DirectShow Single-Frame Capture Class Without MFC

Introduction

In computer vision, one usually needs access to video frames as they are streamed in order to analyze or process them in some way. This article shows how to obtain a single bitmap from a video stream using Microsoft Directshow. A prevous article showed how to do this by using Video for Windows. Video for Windows, however, is an old API that was meant for use with webcams; it is not capable of communicating with newer devices such as digital video cameras and newer data format standards such as MPEG. DirectShow was designed to address these limitations through extensibility; in other words, manufacturers of new devices can provide functionality for them through software objects that can be hooked together with existing objects.

In DirectShow, data is streamed by being passed between COM objects known as filters. Filters connect with one another in the standard way defined by COM. The manufacturer of the new device just needs to provide a filter that encapsulates its new behavior. A filter can also be written to intercept data, manipulate it in some way, and pass it on downstream. While writing filters requires knowledge of COM, no knowledge of COM is required to use existing filters such as those that come with DirectShow, as you are going to do in this article. Note that legacy VFW devices will work with DirectShow.

In DirectShow, data travels from source to sink through filters chained together to form a filter graph. The simplest filter graph will have two filters, a source filter connected to a renderer filter. Between these two, one might want to add a filter that transforms the data, for example, by removing color from it or changing its format. The connection points on a filter are known as input and output pins, and a filter can have several of them.

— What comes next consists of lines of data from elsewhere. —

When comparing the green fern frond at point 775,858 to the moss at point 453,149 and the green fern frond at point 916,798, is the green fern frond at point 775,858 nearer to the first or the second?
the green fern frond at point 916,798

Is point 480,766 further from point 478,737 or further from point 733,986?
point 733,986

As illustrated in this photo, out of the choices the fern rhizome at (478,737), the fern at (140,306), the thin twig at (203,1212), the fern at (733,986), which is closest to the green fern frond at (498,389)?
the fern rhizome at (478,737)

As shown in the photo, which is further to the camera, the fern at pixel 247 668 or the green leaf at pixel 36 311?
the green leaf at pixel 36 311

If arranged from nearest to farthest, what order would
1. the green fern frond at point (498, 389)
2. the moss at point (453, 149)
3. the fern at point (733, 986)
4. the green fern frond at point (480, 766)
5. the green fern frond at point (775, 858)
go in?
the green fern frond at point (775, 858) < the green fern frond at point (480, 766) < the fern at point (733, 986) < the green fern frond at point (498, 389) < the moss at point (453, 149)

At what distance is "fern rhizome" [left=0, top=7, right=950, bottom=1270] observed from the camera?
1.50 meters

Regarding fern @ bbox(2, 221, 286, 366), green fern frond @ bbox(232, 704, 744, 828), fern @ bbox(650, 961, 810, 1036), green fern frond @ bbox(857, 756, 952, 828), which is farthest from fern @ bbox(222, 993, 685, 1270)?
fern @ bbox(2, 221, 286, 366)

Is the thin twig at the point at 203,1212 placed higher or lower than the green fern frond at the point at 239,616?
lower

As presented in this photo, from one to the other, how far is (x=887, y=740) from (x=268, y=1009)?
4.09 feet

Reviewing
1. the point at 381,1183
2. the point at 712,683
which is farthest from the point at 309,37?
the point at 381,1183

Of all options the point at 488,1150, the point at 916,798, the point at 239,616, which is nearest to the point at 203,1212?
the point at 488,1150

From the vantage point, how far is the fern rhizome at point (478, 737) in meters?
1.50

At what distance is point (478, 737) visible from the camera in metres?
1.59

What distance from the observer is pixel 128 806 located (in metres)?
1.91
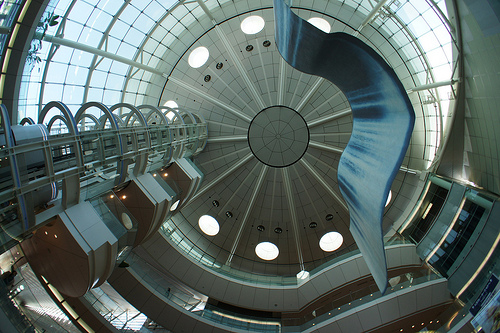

For example, you can have an AVI splitter that receives data on one input pin, splits it into picture and sound data streams, which it outputs on two pins, one being an input to a video display and the other a sound player.

A component known as the Filter Graph Manager provides methods for connecting filters to form the filter graph; provides high-level control of the filter graph through commands such as run, stop, and pause; and notifies the application of events such as “capture complete.”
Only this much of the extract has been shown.